Pengelolaan emosiku tidak sebaik yang aku harapkan sendiri. Lebih menyedihkan
adalah melihat kenyataan dari usaha yang telah dilakukan. Aku ingin lebih baik.
Kalian pasti ingin yang lebih baik, bahkan terbaik. Seperti telah berucap janji
untuk lebih banyak memberikan apa yang bisa aku kerjakan tapi mendapatkan lebih
banyak pula rasa kecewa.
Ada rasa iri yang merasai raja dalam
diri. Aku tidak dapat menyangkalnya. Dia muncul begitu saja. Ada di saat usaha
dan potensi yang sama melelahkan raga dan juga pikiran. Aku menulisnya dengan
sebuah sendu yang tidak akan pernah bisa mengubah keadaan. Tapi upaya dan kerja
keras yang terpapar di depan mata saat itu adalah gambaran totalitas yang
sempurna. Aku ingin semangat, dan meyemangati. Tapi kepalaku terlalu berat
sekarang ini. Aku pikir setelah ini akan segera berkurang dan bebas dari beban
ini. Aku mengatakan ini adalah sebuah “beban” karena memang aku tidak mau
membohongi diriku sendiri yang sampai dengan saat ini belum pandai mengatur
emosiku sendiri. Aku lebih menyukai semangat kejujuran di sini daripada mengaku
yang tidak aku kuasai hanya akan membuat semakin kecewa pada diri sendiri.

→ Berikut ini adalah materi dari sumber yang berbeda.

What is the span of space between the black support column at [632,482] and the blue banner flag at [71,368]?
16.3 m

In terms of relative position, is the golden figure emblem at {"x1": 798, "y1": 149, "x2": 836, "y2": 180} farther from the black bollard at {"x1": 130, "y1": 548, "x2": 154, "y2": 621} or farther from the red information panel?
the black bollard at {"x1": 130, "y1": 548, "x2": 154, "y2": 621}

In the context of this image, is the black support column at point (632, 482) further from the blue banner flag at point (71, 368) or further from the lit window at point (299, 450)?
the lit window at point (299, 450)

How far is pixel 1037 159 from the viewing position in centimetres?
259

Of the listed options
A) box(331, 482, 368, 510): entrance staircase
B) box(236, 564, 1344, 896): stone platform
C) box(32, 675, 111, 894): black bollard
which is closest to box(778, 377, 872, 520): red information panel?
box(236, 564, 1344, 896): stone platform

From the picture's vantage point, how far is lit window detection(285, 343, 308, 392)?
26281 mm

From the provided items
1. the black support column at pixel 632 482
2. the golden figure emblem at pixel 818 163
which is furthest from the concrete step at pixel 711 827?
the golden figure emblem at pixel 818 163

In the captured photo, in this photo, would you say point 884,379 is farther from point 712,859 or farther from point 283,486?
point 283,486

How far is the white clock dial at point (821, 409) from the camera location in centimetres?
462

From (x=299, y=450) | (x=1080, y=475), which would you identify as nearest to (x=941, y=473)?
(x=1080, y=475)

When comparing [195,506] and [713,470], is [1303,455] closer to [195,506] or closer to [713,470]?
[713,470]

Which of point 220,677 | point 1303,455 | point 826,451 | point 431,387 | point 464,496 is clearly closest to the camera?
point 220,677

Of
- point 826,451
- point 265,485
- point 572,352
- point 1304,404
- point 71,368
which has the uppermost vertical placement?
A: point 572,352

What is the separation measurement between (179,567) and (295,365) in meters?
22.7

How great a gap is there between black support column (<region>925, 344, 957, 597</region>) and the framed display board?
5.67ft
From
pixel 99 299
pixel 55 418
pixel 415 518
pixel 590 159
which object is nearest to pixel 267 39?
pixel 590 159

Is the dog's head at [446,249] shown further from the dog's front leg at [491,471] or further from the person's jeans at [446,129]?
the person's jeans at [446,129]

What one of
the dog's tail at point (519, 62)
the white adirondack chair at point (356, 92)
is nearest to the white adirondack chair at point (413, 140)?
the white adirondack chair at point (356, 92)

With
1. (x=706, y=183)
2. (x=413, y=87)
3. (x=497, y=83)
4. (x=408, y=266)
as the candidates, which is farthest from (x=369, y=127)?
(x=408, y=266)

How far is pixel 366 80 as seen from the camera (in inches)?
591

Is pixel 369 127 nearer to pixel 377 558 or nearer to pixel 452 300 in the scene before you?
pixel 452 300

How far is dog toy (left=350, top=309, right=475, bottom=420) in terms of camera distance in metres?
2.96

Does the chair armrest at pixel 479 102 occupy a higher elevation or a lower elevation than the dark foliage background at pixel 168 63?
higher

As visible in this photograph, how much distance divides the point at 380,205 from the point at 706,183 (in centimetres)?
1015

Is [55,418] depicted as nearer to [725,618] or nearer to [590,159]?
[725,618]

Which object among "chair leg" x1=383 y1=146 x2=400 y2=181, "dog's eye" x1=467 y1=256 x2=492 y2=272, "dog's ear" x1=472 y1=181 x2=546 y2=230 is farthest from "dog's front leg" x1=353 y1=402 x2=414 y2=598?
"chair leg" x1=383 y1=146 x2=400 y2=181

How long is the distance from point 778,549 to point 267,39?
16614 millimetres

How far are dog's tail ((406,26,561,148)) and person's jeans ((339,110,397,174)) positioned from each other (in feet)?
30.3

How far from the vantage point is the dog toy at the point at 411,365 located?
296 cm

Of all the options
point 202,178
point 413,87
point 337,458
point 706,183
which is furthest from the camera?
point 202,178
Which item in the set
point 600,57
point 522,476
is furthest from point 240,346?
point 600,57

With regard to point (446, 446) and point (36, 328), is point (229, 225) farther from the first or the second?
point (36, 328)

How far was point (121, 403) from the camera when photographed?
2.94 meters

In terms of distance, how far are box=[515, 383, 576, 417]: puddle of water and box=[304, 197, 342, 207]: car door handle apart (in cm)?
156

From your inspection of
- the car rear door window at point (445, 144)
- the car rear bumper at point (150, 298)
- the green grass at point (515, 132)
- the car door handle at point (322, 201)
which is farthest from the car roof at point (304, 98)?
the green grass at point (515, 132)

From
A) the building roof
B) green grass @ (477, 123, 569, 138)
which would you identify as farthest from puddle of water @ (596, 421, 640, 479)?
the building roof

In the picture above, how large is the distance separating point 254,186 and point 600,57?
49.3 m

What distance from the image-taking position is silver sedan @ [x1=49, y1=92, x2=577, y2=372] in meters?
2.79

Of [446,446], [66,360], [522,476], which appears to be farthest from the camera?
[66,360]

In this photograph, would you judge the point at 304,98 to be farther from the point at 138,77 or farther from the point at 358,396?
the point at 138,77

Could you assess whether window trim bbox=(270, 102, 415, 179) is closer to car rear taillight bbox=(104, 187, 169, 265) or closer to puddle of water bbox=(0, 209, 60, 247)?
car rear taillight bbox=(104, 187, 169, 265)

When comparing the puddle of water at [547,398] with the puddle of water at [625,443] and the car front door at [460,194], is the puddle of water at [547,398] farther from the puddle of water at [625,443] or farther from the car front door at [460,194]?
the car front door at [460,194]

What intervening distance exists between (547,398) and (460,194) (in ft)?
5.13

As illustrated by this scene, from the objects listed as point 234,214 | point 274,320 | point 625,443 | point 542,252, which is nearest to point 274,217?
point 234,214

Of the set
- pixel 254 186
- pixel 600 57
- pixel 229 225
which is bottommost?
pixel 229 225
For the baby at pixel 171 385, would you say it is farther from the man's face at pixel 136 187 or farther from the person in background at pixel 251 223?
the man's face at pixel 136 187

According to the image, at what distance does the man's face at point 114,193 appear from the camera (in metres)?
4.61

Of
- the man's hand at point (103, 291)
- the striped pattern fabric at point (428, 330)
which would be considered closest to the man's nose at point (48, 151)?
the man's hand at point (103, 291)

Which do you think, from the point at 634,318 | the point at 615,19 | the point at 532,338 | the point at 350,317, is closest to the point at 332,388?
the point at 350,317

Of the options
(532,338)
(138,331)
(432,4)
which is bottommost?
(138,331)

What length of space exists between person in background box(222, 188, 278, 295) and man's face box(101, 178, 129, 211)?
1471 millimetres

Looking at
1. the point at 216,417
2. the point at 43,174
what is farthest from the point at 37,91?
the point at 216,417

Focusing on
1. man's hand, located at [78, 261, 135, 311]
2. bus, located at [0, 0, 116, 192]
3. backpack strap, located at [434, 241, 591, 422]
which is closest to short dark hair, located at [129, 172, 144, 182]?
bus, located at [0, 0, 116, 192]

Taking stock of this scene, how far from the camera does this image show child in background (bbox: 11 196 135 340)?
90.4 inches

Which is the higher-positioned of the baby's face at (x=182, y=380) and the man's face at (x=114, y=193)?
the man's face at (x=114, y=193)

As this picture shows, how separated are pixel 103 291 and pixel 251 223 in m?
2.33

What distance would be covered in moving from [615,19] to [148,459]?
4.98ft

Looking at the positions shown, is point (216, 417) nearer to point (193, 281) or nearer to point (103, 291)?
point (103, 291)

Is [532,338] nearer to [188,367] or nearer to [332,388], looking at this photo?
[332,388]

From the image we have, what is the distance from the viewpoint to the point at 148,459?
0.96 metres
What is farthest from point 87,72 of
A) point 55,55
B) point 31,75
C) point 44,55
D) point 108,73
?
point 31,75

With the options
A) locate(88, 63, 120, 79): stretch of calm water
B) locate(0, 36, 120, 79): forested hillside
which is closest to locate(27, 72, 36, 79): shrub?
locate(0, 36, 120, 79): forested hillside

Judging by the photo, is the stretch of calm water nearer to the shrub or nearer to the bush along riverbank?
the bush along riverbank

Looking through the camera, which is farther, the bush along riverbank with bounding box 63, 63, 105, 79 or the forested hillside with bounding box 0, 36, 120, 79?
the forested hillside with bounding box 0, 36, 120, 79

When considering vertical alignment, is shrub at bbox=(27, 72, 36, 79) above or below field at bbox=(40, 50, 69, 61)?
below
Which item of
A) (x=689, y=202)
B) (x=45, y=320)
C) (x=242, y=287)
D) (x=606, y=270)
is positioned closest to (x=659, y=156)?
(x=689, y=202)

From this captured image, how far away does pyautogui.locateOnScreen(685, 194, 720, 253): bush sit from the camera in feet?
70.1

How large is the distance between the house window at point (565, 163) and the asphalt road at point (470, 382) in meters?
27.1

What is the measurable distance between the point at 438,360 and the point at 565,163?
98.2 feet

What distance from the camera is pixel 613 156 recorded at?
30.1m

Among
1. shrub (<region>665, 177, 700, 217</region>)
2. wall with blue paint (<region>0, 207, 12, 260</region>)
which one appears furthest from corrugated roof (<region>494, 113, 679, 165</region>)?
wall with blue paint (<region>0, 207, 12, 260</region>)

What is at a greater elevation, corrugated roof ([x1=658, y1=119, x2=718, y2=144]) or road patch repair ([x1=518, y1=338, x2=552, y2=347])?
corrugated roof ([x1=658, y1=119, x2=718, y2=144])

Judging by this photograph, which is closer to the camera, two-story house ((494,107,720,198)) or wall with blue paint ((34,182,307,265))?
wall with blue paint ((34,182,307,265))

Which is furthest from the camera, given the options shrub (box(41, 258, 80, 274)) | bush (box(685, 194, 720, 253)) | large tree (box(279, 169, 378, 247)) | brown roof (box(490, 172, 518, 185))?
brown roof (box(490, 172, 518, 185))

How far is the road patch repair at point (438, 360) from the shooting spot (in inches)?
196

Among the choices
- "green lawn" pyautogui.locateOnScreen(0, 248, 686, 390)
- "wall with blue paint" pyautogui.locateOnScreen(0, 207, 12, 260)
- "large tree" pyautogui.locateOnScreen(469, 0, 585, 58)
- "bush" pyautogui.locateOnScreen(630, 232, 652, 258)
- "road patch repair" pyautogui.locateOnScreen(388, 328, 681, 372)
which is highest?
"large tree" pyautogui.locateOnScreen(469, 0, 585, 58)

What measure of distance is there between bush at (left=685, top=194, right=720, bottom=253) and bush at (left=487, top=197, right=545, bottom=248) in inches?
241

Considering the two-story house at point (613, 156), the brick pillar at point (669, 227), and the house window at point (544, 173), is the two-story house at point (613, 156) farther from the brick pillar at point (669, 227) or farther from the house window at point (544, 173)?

Teman oh kawan. Aku yakin kalian
merasakan hal yang tidak terlalu berbeda denganku sekarang ini. Bahkan mungkin
lebih berat. Ayo saling menyemangati. Kita harus bangkit! Rasa kecewa ini harus
segera berganti dengan semangat membangun diri. Rasa iri ini harus segera
berganti menjadi lecutan semangat kebersamaan yang hadir selamanya untuk kita.